Ameryka straciła jednego ze swoich wielkich pisarzy. Żegnamy Gore'a Vidala
Znany ze złośliwych obserwacji świata polityki, seksu i amerykańskiej kultury wielki literat nie żyje. Zmarł w wieku 86 w swoim domu w Los Angeles.
2012-08-01, 10:01
O śmierci pisarza poinformowała gazeta "Los Angeles Times", według której zmarł on na powikłania po zapaleniu płuc w swoim domu na wzgórzach Hollywood.
Wśród dzieł Vidala znajdują się m.in. powieści psychologiczne ("Nie oglądaj się w stronę Sodomy"), powieści historyczne ("Mesjasz", "Stworzenie świata", "1876", "Lincoln"), opowiadania, sztuki teatralne ("Ten najlepszy") oraz ostre eseje o tematyce literackiej, politycznej i społecznej.
Najsłynniejsza zawsze była jednak "Myra Breckenridge"; pisana w formie pamiętnika wulgarna powieść o transseksualizmie, dewiacjach seksualnych i feminizmie. Wydana w 1968 roku książka wywarła wielki wpływ na Stany Zjednoczone i Europę tamtych czasów.

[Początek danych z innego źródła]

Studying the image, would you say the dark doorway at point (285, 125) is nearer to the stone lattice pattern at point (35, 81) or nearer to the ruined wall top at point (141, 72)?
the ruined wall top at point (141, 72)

Pierwszą książkę Vidal zaczął pisać jako 19-latek, gdy służył w marynarce wojennej USA, stacjonując na Alasce. "Williwaw” opowiadała o jego doświadczeniach II Wojny Światowej. "The City and The Pillar” wydana w 1948 wywołała sensację, była bowiem jedną z pierwszych, które otwarcie portretowały homoseksualizm głównej postaci. Vidal określał siebie jako "gentleman bitch” i uchodził za równie egotycznego, złośliwego i stetryczałego, jak genialnego i pełnego szyku. Zawsze pełen ostrych opinii Ernesta Hemingwaya nazywał "kiepskim żartem”, a Trumana Capote "brudnym zwierzakiem, który jakoś wlazł do domu”.
REKLAMA
To nie dla nich tworzył jednak prawdziwie obraźliwe epitety. Jego zadeklarowani "wrogowie” literaccy konserwatysta William Buckley Junior i Norman Mailer byli przez niego porównywani do zbrodniarzy, a Mailer odwdzięczał się dwukrotnie bijąc Vidala podczas telewizyjnych debat. Do historii przeszło komentowanie Kongresu Demokratów w 1968 w ogólno amerykańskiej telewizji, podczas którego Vidal nazwał Buckleya "krypto nazistą”, a Buckley odwdzięczył się nazywając Vidala "dziwakiem”, "fanem pornografii" i ostatecznie bijąc.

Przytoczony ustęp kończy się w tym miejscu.